Sobre o amor (quando ele fica)


Éramos como duas crianças aprendendo a brincar. Ao auge dos meus vinte e poucos anos aprendi com você sobre o que é amar. As vezes o peito explode, a mente voa e eu, perdida, perco completamente o controle sobre a vida. E era com saudade, ciúmes, carinho, carência, sorrisos, aflições e outros inúmeros sentimentos que eu tentava entender tudo isso.

Ah, meu bem, tenha paciência comigo que estou aprendendo que não se entende o amor.

Ah moreno, se você soubesse sobre os dias que perco com o pensamento pairando sobre você. Se soubesse da imagem gravada na memória do seu sorriso franzindo o nariz ou dos seus olhos escuros me fitando. Se soubesse das lágrimas derramadas ou dos sorrisos bobos.
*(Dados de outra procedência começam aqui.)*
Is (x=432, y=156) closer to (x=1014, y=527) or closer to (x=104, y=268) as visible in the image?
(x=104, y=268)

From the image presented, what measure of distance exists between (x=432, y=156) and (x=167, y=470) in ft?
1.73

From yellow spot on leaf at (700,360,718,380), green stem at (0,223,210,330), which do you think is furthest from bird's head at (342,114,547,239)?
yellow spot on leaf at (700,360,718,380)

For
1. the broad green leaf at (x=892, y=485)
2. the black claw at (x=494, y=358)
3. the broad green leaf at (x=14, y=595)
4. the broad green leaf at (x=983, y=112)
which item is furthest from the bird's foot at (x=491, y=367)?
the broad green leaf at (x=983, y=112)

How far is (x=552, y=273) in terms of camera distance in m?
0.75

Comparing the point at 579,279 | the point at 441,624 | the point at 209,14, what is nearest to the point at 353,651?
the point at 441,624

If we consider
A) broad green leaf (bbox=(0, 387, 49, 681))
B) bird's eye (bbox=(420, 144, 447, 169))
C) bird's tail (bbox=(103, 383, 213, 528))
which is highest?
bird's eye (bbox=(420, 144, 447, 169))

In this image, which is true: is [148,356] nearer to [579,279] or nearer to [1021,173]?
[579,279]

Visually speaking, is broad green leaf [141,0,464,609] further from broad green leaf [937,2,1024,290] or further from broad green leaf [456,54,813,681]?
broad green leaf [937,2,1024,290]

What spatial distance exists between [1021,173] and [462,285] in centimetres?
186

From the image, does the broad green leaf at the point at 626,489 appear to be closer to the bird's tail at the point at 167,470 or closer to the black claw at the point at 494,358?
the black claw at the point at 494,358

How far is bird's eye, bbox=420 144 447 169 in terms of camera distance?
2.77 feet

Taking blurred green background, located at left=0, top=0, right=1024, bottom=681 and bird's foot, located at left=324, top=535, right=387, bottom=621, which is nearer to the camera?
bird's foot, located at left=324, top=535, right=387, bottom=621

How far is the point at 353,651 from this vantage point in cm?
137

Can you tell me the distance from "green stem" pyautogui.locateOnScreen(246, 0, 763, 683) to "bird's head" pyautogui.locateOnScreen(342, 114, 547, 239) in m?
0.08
Eu, que sempre me achei inteira, descobri coisas que nunca existiram aqui, nesse peito medíocre que carrego comigo. E foi, nos seus braços que as risadas vieram da alma e o espírito de criança voltou a me habitar. Agradeço a ti pelo brilho nos olhos que redescobri e pelo frio na barriga enquanto corro pra te ver mais uma vez.

Nunca pensei ser possível gostar tanto de alguém.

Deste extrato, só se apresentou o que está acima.